Zaten İsrail tarafından yanmış yıkılmış olan bölgeye yeni bir operasyon yapılması değişik tahribatlara neden olabilirdi. Ama Suriye Kürtleri ile Suriye Arap Cumhuriyeti’nin temsilcileri arasındaki 8 maddelik anlaşma, bölgede gerilimi azaltma konusunda yeni bir iklim yarattı. Suriye’deki geçici yönetimin lideri Devlet Başkanı Ahmed eş-Şara ve SDG komutanı Mazlum Abdi sekiz maddelik anlaşmayı imzaladılar. Anlaşma, Suriye’deki tüm etnik ve dini azınlıkların haklarını güvence altına alıyor. SDG kontrolündeki bölge ve altyapıların Şam’a bağlanmasını ve SDG’nin Suriye Ordusu’na entegre edilmesini de öngörüyor.
Bu yaklaşım, Türkiye dahil bölgedeki devletler ve siyasi yapılar tarafından olumlu karşılandı. Anlaşmanın ardından toplanan SDG Meclisi, imzalanan metni çok olumlu bulduğunu söylerken bir itirazını da dile getirdi. Devletin “Arap İslam Cumhuriyeti” olarak adlandırılmasının Suriye’nin çok etnili, çok dinli, çok mezhepli yapısına uygun düşmediğini belirtti. Kürt bölgesinden gelen itirazın haklılığını kanıtlayan bir gelişme de bölgede son günlerde Alevilere yönelik saldırıların yaygınlaşması.

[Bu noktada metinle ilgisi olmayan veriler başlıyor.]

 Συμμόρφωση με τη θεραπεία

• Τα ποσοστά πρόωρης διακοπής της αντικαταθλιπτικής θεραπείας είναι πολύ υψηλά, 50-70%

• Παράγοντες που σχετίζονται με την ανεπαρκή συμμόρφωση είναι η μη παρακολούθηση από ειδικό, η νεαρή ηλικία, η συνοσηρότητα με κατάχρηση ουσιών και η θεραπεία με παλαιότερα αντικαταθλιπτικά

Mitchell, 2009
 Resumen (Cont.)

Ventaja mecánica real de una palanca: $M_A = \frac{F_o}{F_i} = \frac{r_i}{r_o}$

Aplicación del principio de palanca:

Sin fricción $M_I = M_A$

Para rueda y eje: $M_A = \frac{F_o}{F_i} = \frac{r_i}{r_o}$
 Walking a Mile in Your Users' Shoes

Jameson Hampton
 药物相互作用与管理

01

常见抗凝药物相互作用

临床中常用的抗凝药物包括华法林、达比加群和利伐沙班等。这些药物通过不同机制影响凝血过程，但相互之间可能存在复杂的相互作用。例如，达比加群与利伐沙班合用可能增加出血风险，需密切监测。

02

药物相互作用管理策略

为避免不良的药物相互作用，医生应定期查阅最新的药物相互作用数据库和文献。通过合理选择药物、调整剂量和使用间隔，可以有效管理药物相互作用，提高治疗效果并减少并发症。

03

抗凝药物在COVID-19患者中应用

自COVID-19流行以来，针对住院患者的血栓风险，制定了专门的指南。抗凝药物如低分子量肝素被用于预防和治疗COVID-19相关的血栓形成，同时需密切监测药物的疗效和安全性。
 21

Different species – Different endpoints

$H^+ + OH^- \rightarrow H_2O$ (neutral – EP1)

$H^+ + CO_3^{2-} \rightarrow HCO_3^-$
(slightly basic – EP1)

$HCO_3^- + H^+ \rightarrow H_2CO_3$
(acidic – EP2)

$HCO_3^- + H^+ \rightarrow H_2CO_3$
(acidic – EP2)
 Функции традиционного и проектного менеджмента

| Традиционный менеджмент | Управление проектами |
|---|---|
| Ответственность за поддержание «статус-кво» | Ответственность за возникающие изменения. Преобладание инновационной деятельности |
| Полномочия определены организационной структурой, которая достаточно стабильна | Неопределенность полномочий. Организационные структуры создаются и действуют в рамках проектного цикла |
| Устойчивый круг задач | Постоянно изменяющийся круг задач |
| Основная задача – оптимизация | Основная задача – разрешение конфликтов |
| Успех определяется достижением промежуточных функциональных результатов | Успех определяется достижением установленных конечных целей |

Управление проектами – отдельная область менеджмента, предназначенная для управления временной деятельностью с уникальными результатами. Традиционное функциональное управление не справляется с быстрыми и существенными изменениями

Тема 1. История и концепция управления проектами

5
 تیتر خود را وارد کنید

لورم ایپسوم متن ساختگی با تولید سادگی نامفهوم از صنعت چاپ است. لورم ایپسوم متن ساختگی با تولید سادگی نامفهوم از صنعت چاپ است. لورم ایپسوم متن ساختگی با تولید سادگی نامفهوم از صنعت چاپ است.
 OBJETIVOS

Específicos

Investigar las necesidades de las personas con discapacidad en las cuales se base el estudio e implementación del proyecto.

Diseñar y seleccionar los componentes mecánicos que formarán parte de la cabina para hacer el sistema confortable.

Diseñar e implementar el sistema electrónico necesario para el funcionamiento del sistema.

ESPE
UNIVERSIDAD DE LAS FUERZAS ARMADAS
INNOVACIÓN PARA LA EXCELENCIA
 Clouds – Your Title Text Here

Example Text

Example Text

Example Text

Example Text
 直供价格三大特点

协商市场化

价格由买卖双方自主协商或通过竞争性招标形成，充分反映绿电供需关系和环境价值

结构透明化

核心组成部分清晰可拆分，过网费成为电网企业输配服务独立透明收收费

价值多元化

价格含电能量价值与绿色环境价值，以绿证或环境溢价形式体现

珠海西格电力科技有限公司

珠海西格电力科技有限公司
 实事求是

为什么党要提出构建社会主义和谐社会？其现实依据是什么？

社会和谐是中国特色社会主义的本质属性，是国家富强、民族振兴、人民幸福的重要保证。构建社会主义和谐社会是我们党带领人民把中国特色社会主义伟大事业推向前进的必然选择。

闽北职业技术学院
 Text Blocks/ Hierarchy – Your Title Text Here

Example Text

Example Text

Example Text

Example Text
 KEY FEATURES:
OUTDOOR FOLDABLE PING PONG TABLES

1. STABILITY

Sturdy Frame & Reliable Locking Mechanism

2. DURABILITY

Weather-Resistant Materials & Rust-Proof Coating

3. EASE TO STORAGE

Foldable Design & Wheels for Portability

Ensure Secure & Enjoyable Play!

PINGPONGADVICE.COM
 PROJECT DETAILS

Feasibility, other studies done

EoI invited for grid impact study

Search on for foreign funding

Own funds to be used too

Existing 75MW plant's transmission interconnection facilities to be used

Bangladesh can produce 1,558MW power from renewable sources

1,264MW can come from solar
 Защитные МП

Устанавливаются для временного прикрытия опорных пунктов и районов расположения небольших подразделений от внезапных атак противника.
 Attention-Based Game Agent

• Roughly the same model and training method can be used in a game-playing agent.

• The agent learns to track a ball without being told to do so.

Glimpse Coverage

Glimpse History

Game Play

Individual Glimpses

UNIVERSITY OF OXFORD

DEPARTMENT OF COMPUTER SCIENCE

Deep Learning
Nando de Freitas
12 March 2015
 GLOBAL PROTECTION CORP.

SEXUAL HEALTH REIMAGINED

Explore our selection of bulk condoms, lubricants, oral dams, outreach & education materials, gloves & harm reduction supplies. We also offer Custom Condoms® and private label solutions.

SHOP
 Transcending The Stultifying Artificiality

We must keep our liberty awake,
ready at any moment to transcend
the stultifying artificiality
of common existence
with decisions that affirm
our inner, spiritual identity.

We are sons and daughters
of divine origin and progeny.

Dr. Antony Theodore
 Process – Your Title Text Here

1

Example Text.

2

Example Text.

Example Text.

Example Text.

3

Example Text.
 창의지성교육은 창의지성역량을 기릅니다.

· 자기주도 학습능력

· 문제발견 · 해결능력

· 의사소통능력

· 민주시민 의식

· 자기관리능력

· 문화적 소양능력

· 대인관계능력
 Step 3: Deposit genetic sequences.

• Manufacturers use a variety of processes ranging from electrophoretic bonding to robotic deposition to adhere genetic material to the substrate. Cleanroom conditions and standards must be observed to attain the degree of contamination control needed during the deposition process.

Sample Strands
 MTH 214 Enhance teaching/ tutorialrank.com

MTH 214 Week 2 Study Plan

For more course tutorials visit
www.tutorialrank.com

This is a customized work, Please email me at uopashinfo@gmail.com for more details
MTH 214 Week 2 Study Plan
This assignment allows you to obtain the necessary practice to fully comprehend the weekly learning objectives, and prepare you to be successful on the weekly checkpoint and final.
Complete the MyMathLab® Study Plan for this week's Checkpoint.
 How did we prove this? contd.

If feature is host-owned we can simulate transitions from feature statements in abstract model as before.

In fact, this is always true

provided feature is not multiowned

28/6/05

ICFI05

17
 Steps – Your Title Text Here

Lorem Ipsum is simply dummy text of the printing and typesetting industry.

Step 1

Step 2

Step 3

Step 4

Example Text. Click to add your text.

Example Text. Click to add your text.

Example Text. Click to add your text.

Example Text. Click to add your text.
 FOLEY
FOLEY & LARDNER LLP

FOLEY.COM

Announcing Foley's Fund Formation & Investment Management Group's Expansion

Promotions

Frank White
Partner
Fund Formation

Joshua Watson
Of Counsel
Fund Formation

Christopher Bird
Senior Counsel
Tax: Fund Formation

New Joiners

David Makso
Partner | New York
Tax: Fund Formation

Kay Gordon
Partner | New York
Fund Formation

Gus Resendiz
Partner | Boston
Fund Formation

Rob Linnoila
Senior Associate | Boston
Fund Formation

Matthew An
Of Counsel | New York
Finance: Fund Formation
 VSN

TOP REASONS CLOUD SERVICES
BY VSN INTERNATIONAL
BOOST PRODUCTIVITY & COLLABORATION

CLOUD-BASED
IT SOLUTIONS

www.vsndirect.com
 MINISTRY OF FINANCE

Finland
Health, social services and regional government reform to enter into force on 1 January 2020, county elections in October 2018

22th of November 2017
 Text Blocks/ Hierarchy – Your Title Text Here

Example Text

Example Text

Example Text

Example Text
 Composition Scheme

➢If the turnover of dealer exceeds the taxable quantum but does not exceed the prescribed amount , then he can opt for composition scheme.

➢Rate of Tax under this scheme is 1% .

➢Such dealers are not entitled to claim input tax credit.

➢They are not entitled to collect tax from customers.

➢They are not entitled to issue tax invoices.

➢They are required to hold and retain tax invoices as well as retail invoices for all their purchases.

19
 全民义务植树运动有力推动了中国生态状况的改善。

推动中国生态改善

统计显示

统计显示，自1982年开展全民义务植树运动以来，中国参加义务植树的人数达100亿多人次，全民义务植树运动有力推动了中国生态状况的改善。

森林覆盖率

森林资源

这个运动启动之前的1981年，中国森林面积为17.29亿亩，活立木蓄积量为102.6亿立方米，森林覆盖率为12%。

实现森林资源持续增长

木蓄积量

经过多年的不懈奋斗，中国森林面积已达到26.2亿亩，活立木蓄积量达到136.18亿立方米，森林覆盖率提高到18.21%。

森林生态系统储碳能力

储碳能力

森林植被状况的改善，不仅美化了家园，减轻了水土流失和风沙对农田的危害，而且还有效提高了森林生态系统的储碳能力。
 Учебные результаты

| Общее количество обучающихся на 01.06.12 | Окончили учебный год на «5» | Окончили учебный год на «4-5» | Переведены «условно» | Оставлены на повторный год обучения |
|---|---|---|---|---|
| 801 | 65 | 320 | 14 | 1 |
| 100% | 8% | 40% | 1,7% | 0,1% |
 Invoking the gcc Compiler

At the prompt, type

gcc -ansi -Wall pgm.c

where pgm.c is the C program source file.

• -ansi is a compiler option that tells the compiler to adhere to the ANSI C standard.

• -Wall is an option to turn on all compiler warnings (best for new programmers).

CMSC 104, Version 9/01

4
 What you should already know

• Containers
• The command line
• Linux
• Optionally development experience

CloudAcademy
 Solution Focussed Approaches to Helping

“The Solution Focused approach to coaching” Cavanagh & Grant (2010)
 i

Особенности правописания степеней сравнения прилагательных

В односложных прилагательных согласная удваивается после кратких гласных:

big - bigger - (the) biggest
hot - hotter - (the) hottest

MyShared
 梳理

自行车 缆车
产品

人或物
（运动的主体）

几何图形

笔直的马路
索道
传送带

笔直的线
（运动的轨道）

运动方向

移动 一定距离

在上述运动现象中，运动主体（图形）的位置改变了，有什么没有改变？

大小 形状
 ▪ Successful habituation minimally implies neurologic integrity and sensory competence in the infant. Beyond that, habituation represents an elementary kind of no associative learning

Suriye cephesinde yaşanan olumlu gelişmelerin yanında Türkiye’de de alışık olmadığımız günlerden geçiyoruz. Türkiye’nin iki farklı kutbunu temsil eden DEM Parti ve MHP heyetlerinin, Kürt meselesi gibi zıt oldukları bir konuda görüşmeler yapmaları, bölge barışı adına önemli. Bazı çevreler geçmişte yaşanan ve sonuç vermeyen bir takım girişimleri hatırlatarak ve “bu işin içinde türlü oyunlar var” diyerek geri duruyorlar. Bazıları, “Bunların hepsi ABD projesidir” şeklinde geleneksel basmakalıp tezlerle sürece karşı çıkıyor.
Umutlanmak için bu kez çok sebep var. Suriye’de bile farklılıklar artık anayasal güvence altına alınırken, Türkiye’nin de bazı temel insan hakları konusunda daha dinamik hareket etmesinin gerektiği açık. DEM-MHP uzlaşması ve buluşması, Türkiye’nin tarihi paradigmasının değişmekte olduğunu gösteren bir sonuç. Türkiye’nin demokratikleşme süreci; insan hakları, ifade özgürlüğü gibi kilit meselelerde düğümlenir. MHP de bu alandaki “karşıt ağırlığın” önemli bir bileşeniydi. Şu an ise toplumdaki beklenti MHP’nin geçmişten farklı olarak yeni bir rol üstlenebileceğine dair işaretler veriyor.